[Stored entries]
------------

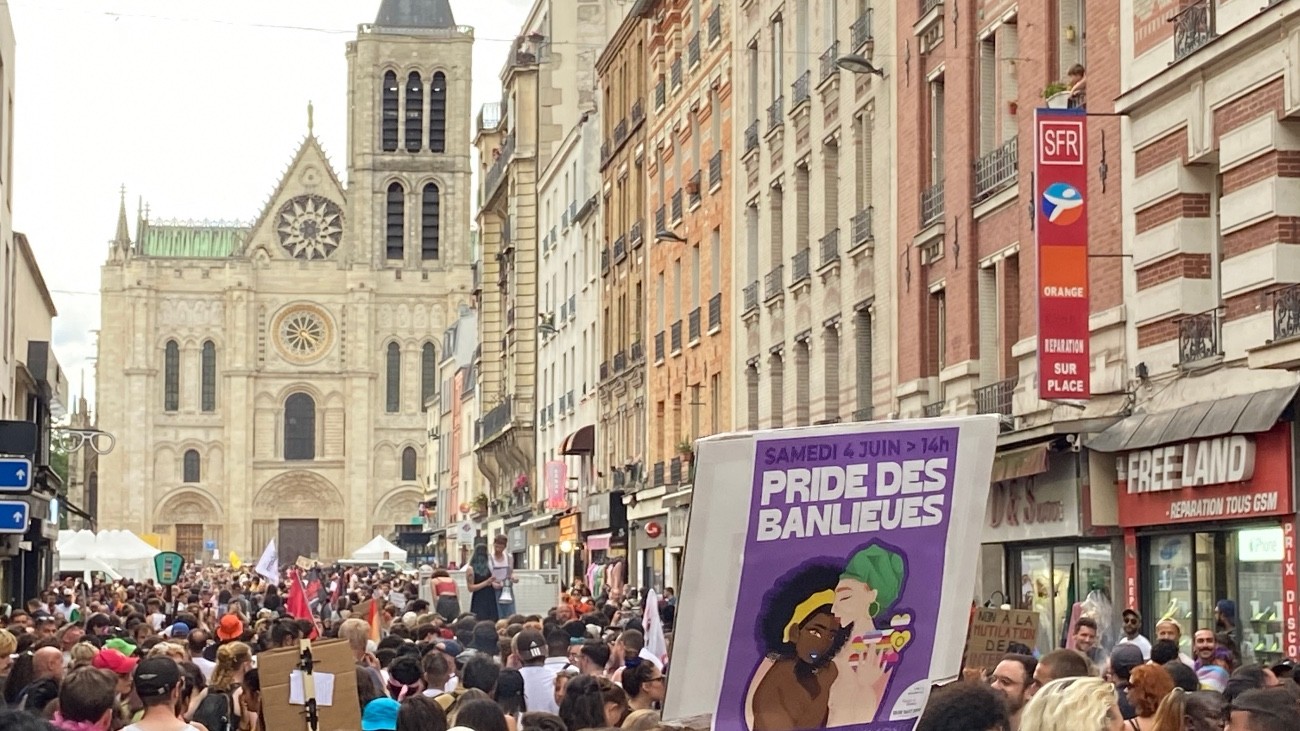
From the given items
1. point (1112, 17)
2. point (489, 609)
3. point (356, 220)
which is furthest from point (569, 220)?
point (356, 220)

------------

● **Written instruction**
Repeat each entry exactly. Pictures do not belong in the copy.

● **Correct answer**
From the given items
1. point (1112, 17)
2. point (489, 609)
3. point (356, 220)
which is furthest from point (569, 220)?
point (356, 220)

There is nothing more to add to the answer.